Bypassing blocked arteries near the heart has been a successful surgical procedure since the 1960s. A small number of cardiothoracic surgeons are using a technique that, in appropriate patients, can result in lower risks from side effects of the surgery.
McLeod Cardiothoracic Surgeon Scot Schultz explains the two major types of coronary artery bypass surgeries:
Here are a few points from Dr. Schultz’s video:
- The typical coronary artery bypass graft is pretty similar to the approach back in the nineteen sixties. The traditional operation uses a heart-lung machine, which takes over the function of the patient’s heart and lungs.
- This allows the surgeon to operate on a heart that’s not beating and with no pulsing blood in the area of surgery.
- In the late 1990’s, Beating Heart Surgery became a realistic alternative to conventional bypass surgery but is still performed in only about 18% of bypass patients. In this operation, the patient is not attached to the heart-lung machine. The heart is never stopped during the procedure and continues to beat.
- There are several benefits to the “beating heart” procedure.
- The big impact is in reducing brain injury such as neurocognitive disorders and strokes that are associated with the heart-lung machine. With beating heart bypass, the risk of a stroke is less than half a percent. With the conventional operation, there’s about a 2% risk for stroke.

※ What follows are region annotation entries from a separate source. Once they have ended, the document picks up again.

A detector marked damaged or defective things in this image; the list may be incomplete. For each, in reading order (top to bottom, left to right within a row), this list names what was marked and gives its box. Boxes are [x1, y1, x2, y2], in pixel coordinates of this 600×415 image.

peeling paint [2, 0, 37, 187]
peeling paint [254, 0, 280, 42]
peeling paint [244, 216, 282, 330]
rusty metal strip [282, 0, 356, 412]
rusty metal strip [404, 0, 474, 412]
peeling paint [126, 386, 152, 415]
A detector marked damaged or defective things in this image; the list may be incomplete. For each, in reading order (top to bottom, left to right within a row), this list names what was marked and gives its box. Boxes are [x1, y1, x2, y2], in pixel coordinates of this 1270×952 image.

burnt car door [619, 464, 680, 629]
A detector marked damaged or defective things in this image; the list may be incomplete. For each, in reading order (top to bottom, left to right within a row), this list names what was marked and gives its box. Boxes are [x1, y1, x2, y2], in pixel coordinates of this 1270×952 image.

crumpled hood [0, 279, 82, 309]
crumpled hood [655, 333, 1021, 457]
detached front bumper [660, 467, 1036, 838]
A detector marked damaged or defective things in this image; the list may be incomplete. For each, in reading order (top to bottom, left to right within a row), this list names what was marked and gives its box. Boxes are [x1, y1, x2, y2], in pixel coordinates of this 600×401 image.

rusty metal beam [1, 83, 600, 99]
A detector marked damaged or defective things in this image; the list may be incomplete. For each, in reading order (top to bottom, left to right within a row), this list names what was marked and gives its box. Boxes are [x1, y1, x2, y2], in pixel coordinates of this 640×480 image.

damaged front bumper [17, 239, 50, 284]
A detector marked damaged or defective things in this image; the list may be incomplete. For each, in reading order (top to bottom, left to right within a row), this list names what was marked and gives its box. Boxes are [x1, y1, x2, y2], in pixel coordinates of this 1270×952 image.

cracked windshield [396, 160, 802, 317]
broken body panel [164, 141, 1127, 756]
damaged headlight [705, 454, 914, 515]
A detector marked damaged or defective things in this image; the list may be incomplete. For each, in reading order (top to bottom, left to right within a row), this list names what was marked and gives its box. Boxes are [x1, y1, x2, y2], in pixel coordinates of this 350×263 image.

- The risk of stroke is higher in the elderly population. Hence, beating heart surgery is perhaps better for that age group.
- There’s less need for blood transfusion.
- Beating heart patients are on the ventilator for a shorter period of time.
- The incidence of infection may be lower.
- And the frequency of renal failure or kidney disease following the operation is also less likely with the beating heart procedure.
- The beating heart procedure is more difficult for the surgeon, trying to stitch moving blood vessels that are between one and three millimeters in size. The required precision is one of the reasons more surgeons have not adopted this technique.
Cardiologists generally handle the initial diagnosis and testing and, if surgery is needed, work with Cardiothoracic Surgeons.